## Short exercise
Return all of the entries below word for word, leaving out the pictures.

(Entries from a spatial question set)
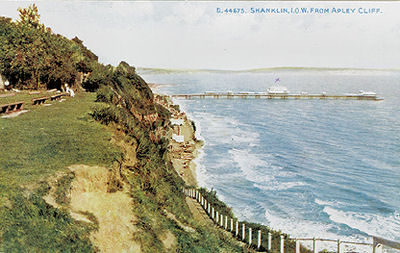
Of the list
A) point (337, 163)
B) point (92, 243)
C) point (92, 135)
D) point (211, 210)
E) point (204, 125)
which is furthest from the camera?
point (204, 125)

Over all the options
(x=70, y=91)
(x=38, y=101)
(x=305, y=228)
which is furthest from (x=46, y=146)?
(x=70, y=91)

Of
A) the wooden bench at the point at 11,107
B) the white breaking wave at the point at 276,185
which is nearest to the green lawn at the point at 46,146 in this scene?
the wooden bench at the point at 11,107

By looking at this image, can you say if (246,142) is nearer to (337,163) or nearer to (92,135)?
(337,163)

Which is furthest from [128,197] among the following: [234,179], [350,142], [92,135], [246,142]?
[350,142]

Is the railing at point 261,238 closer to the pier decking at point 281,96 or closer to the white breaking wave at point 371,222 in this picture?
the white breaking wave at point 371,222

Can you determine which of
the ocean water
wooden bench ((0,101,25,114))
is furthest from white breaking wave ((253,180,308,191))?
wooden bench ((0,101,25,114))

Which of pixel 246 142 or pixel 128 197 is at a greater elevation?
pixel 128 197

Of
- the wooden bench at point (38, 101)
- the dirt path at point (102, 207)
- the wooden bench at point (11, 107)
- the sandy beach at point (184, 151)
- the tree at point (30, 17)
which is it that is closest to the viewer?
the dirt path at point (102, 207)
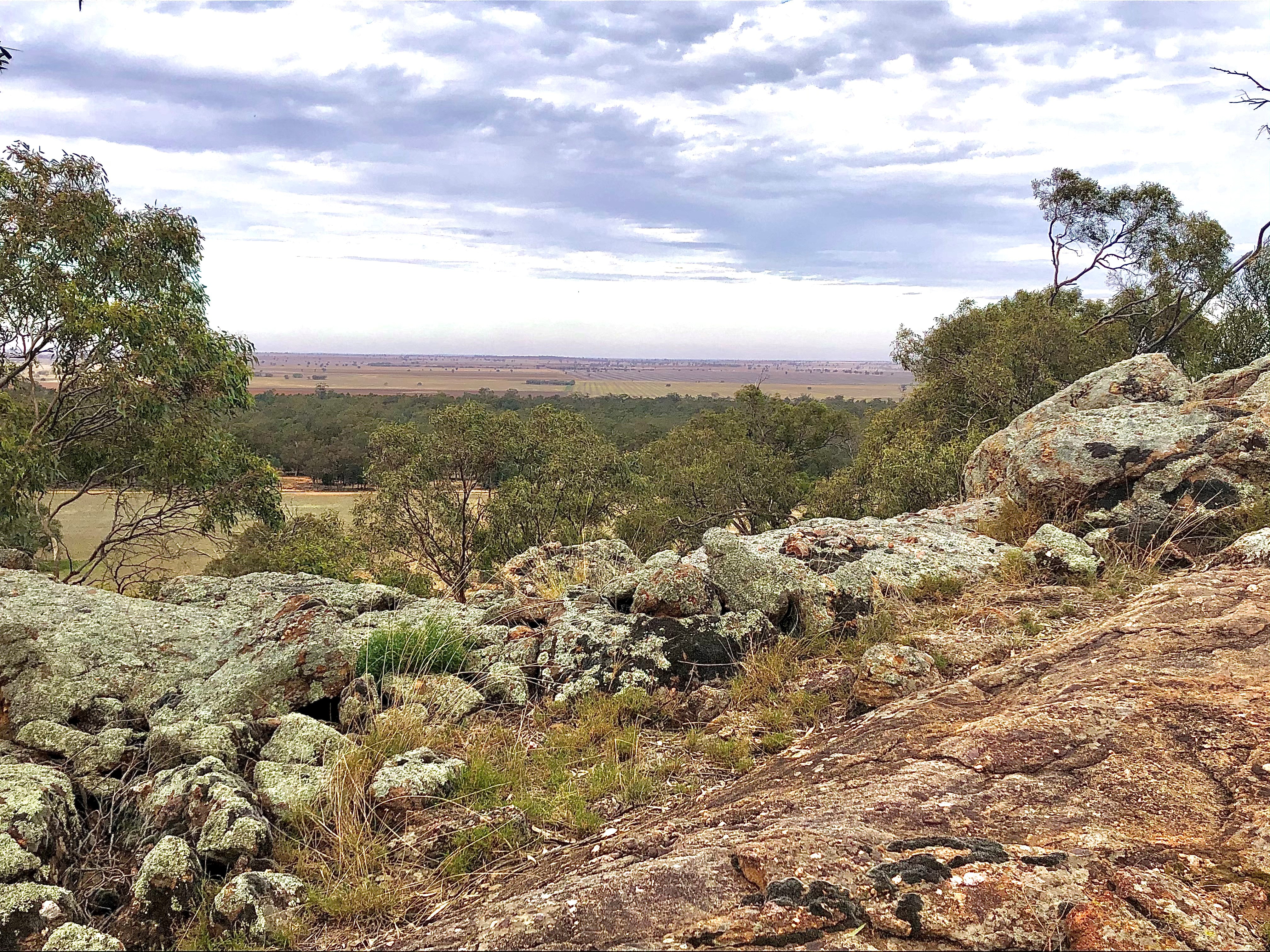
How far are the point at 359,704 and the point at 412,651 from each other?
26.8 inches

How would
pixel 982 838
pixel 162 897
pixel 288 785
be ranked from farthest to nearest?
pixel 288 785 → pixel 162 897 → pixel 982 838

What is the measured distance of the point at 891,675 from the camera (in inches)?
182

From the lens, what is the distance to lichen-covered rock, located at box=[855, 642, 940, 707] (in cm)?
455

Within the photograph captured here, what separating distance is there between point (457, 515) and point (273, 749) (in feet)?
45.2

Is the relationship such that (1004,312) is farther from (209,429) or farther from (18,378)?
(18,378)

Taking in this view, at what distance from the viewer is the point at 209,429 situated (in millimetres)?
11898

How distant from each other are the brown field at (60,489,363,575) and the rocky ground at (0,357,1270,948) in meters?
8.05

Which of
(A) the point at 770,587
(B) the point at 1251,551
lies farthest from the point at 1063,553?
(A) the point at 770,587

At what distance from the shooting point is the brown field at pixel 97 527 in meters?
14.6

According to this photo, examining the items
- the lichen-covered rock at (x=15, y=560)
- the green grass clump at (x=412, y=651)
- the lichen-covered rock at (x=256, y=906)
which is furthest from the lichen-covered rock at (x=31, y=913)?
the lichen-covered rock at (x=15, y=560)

## Worked answer
Of the list
A) point (337, 163)
B) point (92, 243)
C) point (92, 135)
D) point (211, 210)
E) point (204, 125)
which is furthest from the camera?
point (204, 125)

Over all the options
(x=70, y=91)
(x=38, y=101)
(x=305, y=228)
which is furthest from (x=46, y=146)?
(x=70, y=91)

Of
A) the wooden bench at the point at 11,107
B) the white breaking wave at the point at 276,185
which is nearest to the green lawn at the point at 46,146 in this scene?
the wooden bench at the point at 11,107

By looking at this image, can you say if (246,142) is nearer to (337,163) or nearer to (92,135)?
(337,163)

Which is furthest from [128,197] among the following: [234,179], [350,142], [92,135], [246,142]?
[350,142]

Is the railing at point 261,238 closer to the pier decking at point 281,96 or closer to the white breaking wave at point 371,222 in this picture?
the white breaking wave at point 371,222

Can you determine which of
the ocean water
wooden bench ((0,101,25,114))
is furthest from white breaking wave ((253,180,308,191))?
wooden bench ((0,101,25,114))

Which of pixel 246 142 or pixel 128 197 is at a greater elevation?
pixel 128 197

Of
- the wooden bench at point (38, 101)
- the dirt path at point (102, 207)
- the wooden bench at point (11, 107)
- the sandy beach at point (184, 151)
- the tree at point (30, 17)
which is it that is closest to the viewer?
the dirt path at point (102, 207)
How far are the point at 359,704 and the point at 412,651 from each other?
26.8 inches

How would
pixel 982 838
pixel 162 897
pixel 288 785
be ranked from farthest to nearest?
pixel 288 785 → pixel 162 897 → pixel 982 838

What is the measured distance of the point at 891,675 from the camera (in inches)?
182

From the lens, what is the distance to lichen-covered rock, located at box=[855, 642, 940, 707] (in cm)?
455

Within the photograph captured here, what separating distance is there between point (457, 515) and point (273, 749) (in feet)?
45.2

Is the relationship such that (1004,312) is farther from (209,429) or farther from (18,378)?
(18,378)

Taking in this view, at what distance from the viewer is the point at 209,429 situated (in millimetres)?
11898

How distant from each other are the brown field at (60,489,363,575) and the rocky ground at (0,357,1270,948) in meters?
8.05

Which of
(A) the point at 770,587
(B) the point at 1251,551
lies farthest from the point at 1063,553?
(A) the point at 770,587

At what distance from the shooting point is the brown field at pixel 97 527 in meters?
14.6

According to this photo, examining the items
- the lichen-covered rock at (x=15, y=560)
- the green grass clump at (x=412, y=651)
- the lichen-covered rock at (x=256, y=906)
which is furthest from the lichen-covered rock at (x=31, y=913)?
the lichen-covered rock at (x=15, y=560)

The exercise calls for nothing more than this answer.